Did you know that there are 50-70 million Americans with sleep-related problems?
With such a large population suffering, there are many types of insomnia out there. Your experience with the condition might be unique, even if it seems like you fall into the most common categories.
But how do you treat different types of insomnia, and what can you do to find relief? Let’s take a look.
Acute Insomnia
Acute Insomnia is an intense, short-term condition that can last from a few days to a few weeks. Those with acute insomnia usually have difficulty falling asleep or staying asleep throughout the night, resulting in daytime fatigue and disruption of normal activities. In most cases, this type of insomnia is a stressful event such as a sudden loss or change in job or a traumatic experience.
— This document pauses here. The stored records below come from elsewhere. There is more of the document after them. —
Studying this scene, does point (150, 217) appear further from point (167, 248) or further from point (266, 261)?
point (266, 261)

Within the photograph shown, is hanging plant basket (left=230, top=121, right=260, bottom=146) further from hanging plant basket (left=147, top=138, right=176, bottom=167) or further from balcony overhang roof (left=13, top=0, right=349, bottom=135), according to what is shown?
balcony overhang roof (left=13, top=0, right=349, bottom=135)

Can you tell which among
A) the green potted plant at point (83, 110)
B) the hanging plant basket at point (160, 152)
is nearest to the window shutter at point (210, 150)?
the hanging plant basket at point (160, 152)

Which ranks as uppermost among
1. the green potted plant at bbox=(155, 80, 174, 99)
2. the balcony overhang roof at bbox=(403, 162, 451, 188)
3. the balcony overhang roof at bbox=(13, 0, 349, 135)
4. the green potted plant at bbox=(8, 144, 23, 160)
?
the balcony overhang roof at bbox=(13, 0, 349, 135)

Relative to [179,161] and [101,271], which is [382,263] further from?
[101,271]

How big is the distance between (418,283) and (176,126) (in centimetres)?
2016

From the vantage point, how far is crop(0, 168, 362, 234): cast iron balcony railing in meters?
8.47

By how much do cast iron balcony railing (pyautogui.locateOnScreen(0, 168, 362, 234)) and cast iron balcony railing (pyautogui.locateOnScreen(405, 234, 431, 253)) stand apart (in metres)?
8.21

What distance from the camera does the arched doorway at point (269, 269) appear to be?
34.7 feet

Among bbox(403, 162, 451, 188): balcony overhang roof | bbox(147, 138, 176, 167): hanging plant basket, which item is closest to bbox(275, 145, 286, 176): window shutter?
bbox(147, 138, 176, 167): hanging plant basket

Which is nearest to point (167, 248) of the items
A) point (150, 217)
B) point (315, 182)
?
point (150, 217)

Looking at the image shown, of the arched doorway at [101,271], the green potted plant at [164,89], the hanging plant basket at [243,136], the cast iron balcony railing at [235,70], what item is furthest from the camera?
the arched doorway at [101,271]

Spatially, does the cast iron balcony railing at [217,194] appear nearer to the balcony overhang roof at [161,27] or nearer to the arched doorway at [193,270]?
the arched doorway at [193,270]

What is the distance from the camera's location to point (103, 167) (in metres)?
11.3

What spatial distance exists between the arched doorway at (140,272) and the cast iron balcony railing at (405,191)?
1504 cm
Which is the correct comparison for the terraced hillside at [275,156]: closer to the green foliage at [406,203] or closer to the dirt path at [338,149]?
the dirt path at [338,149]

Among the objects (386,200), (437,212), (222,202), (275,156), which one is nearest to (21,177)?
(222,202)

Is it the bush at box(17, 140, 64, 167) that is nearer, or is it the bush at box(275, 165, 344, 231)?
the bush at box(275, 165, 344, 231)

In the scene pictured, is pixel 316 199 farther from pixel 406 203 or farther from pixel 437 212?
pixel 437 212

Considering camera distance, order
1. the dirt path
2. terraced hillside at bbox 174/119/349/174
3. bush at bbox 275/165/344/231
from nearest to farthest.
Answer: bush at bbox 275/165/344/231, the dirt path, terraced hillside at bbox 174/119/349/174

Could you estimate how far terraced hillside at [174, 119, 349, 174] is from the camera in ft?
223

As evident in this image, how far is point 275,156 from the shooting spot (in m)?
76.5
The best way to treat acute insomnia is through lifestyle changes and relaxation techniques such as avoiding alcohol and caffeine, exercising, and setting a consistent sleep schedule. If lifestyle changes fail to provide relief, it’s important to consult a physician or a mental health provider to determine the best course of treatment.
Chronic Insomnia
Chronic insomnia is a debilitating condition that affects how a person functions on a day-to-day basis. It is divided into two types: primary insomnia and secondary insomnia. Primary insomnia is an independent sleep disorder caused by an individual’s lifestyle, while secondary insomnia is a symptom of an underlying medical issue or other condition.
Medication may be prescribed if lifestyle changes do not yield positive results. Talking to a doctor will help an individual target the underlying issues and choose the best treatments for their chronic insomnia.
Onset Insomnia
This type of insomnia is often due to psychological issues such as stress, anxiety, or depression. To treat the onset of insomnia, various methods such as relaxation techniques, cognitive behavioral therapy, exposure therapy, and medications.
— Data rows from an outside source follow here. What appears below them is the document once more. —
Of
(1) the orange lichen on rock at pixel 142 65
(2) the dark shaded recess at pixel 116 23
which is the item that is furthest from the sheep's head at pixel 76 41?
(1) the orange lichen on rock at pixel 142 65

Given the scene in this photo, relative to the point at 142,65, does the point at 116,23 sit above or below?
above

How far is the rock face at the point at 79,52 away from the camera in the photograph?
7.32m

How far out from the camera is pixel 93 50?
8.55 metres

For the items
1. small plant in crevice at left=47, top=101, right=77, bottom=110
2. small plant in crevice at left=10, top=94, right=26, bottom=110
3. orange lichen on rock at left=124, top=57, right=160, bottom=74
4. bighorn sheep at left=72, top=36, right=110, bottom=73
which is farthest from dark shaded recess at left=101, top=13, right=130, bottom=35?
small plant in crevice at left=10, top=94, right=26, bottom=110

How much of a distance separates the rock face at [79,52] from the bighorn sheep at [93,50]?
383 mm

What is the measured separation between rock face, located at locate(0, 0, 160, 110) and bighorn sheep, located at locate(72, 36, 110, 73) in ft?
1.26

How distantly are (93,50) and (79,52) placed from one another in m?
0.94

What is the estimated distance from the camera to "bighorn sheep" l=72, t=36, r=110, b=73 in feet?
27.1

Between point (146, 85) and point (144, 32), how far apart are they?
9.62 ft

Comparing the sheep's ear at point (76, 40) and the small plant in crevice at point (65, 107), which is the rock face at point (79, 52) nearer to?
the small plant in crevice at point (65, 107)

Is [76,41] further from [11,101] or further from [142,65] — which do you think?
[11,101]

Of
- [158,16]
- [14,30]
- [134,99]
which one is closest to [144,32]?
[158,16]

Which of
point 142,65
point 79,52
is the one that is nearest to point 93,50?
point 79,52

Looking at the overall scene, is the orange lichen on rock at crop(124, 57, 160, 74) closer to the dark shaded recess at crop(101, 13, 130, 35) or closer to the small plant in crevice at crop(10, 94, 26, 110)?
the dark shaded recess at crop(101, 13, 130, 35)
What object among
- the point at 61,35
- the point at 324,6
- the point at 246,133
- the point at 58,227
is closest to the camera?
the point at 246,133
Relaxation techniques involve doing calming activities such as deep breathing and meditation. Cognitive behavioral therapy involves changing thought patterns and behaviors that are causing insomnia. Exposure therapy is a way for people to learn how to tolerate unpleasant thoughts and emotions that may be causing sleeplessness.
Microdosing Melatonin Treatments in Treating Insomnia
Melatonin is a hormone naturally produced in our bodies, and it helps control our sleep cycles. Treatments using microdoses of melatonin can help improve the quality of one’s sleep cycle and provide relief from sleepless nights. It also helps the body produce its own melatonin, which can help prevent insomnia.
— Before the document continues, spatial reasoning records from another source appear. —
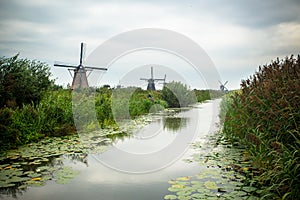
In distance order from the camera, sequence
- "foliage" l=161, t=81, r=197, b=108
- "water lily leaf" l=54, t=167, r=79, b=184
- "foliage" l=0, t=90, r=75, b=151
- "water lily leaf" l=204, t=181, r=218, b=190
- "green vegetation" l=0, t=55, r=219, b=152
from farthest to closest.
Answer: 1. "foliage" l=161, t=81, r=197, b=108
2. "green vegetation" l=0, t=55, r=219, b=152
3. "foliage" l=0, t=90, r=75, b=151
4. "water lily leaf" l=54, t=167, r=79, b=184
5. "water lily leaf" l=204, t=181, r=218, b=190

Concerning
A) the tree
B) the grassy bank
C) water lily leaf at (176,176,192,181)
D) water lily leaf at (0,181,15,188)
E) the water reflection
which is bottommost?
water lily leaf at (0,181,15,188)

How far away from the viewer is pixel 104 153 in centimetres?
562

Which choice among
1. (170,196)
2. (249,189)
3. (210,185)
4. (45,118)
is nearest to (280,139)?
(249,189)

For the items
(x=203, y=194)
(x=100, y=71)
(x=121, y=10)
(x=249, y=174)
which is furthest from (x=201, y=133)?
(x=100, y=71)

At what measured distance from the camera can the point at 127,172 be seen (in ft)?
14.5

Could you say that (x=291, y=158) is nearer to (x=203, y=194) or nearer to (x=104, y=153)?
(x=203, y=194)

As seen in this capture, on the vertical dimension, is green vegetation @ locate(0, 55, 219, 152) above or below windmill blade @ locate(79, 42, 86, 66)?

Microdosing melatonin has been found to be a beneficial treatment for all types of insomnia. Microdosing involves taking small doses of melatonin every 3-4 hours, depending on the severity of insomnia. Take your sleep health into your own hands today and start experiencing the benefits of microdosing melatonin.
Learning The Types Of Insomnia That You Have Facing
Insomnia can be hard to treat, so it’s important to find the right option that works for you. Talk to your doctor about the different types of insomnia, how to identify them, and how to treat them for lasting relief. Reach out for help today to start your journey to good sleep!